Text section:
▽

Rita had read about prompt pay laws and understood them to require general contractors to pay their subs within a fixed period after they had been paid. Rita was correct, in a very general sense. Each state has a different version of these payment laws. In some, the state’s prompt pay law only applies to government contracts. (Whether a public-private partnership, often called 3P or PPP, should be treated as a government job for prompt pay purposes has yet to be decided.)

What exactly are these prompt pay laws, and how helpful are they?

An issue of fairness

For many state legislators, it just doesn’t seem right that a contractor can be paid for work properly done by its subs and not pass on that payment. Federal government contracts have some protection for subcontractors. Once a prime contractor has received a progress payment from the government, it has 7 days to pay its subs. Late payment carries an interest penalty.

In Pennsylvania, private and public jobs are covered by its prompt pay act, with different rules for each. On private jobs, the owner must pay the prime contractor within 20 days of invoice, and the prime then has 14 days to pay its subs. Late payment carries a 1% per month interest penalty. Different time frames apply for final payments.

Some prompt pay acts give added powers to an unpaid contractor. Pennsylvania and Tennessee allow the unpaid subcontractor to suspend performance. Texas allows for suspension, too, but also allows a sub to not proceed with additional (extra) work if a formal change order has not been issued.

There is no general rule

The internet has multistate summaries of prompt pay laws, but use caution when relying on them. There are major differences in these laws state by state, and states modify them on an irregular basis. You need to read the most up-to-date version of the statute, and you cannot be sure that is reflected in the internet’s multistate summaries.

New York, for example, put a cap of 5% on an owner’s retention as of November 2023 and allowed final payment to be invoiced at “substantial completion,” where previously the last invoice had to await “final approval.” 

Virginia’s prompt pay law was amended effective January 2023 on issues of owner and general contractor withholdings for nonperformance by a sub, and it rendered “pay if paid” clauses invalid on state government jobs.

Other more powerful laws that protect subcontractors

About one-third of the states have enacted a “trust fund” statute that is tied to lien laws. Other states, such as California, have interpreted existing law to create a trust fund (e.g., Calif. Bus. & Prof. Code §7108).

The trust fund statute in Maryland is fairly typical, providing that monies paid to a general contractor for work done by a subcontractor “shall be held in trust” by the general contractor. In Michigan and Colorado, violations of these statutes can lead to personal liability of the company official who “breached the trust” by not paying the amounts due to the subcontractor. Wisconsin’s law, like some in other states, makes misuse of trust funds a crime.

Trust fund laws can be more powerful in inducing the general contractor to pay its subs than prompt pay laws that only carry the threat of an interest penalty. A breach of trust action can expose the nonpaying GC to attorney’s fees and other penalties under traditional “trust fund” concepts.

It is often the case that the general contractor is not paying its subs because of its own financial problems. A threat of having to pay interest for violation of a prompt pay law may not be a sufficiently worrisome concern to a general contractor in financial trouble. However, the potential for a lawsuit in fraud—or worse, a criminal indictment—can be a much more compelling reason for the general to pay the subcontractor.

How did I help Rita?

Instead of sending Rita a long memo on the shortcomings and benefits of prompt pay laws, I sent her a copy of the trust fund statute for the state where her project was located, along with an article I had written about trust fund law. I told her to send the statute and the article to the general contractor. Once the general contractor understood the legal consequences of not paying its sub on time, slow payment was no longer a problem.

△

Reproduce the passage of the prompt pay article between "For many state" and "for final payments.", inclusive.

Data entries:
▽

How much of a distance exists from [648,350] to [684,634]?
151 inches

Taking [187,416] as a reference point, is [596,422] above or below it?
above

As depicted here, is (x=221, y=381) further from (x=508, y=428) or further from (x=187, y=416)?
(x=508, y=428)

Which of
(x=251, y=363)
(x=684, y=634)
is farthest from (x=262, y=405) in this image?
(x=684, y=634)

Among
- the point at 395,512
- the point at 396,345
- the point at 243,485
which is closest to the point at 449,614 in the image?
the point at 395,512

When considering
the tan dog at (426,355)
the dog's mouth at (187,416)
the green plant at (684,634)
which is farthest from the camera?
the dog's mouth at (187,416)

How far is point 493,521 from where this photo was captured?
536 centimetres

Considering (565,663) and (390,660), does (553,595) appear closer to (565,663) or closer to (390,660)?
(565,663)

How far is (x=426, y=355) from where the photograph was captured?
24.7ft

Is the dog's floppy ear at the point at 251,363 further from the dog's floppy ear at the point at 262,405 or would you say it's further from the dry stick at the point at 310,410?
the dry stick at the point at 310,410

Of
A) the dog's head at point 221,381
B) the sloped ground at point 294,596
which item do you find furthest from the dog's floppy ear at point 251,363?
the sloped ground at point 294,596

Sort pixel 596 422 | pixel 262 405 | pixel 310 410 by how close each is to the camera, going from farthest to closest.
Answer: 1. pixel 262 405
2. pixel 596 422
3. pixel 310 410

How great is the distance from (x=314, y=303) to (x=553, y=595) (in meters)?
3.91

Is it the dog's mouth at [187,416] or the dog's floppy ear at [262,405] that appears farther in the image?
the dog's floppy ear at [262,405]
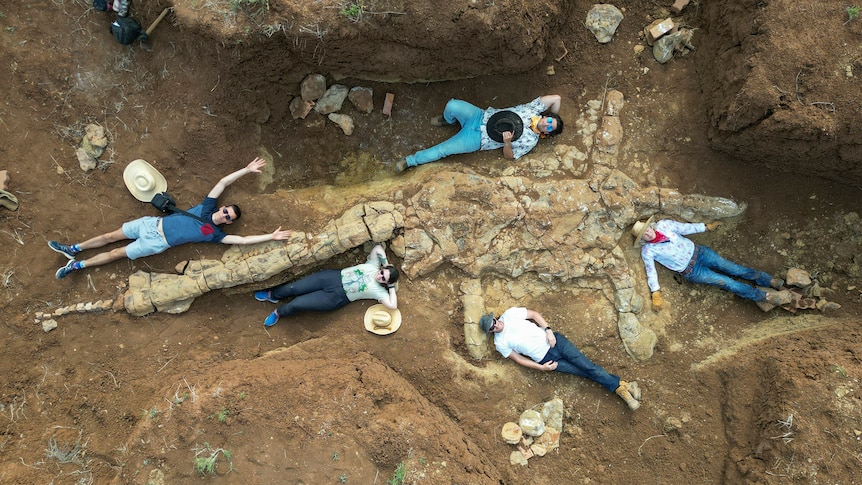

△

Expected answer:
For many state legislators, it just doesn’t seem right that a contractor can be paid for work properly done by its subs and not pass on that payment. Federal government contracts have some protection for subcontractors. Once a prime contractor has received a progress payment from the government, it has 7 days to pay its subs. Late payment carries an interest penalty.

In Pennsylvania, private and public jobs are covered by its prompt pay act, with different rules for each. On private jobs, the owner must pay the prime contractor within 20 days of invoice, and the prime then has 14 days to pay its subs. Late payment carries a 1% per month interest penalty. Different time frames apply for final payments.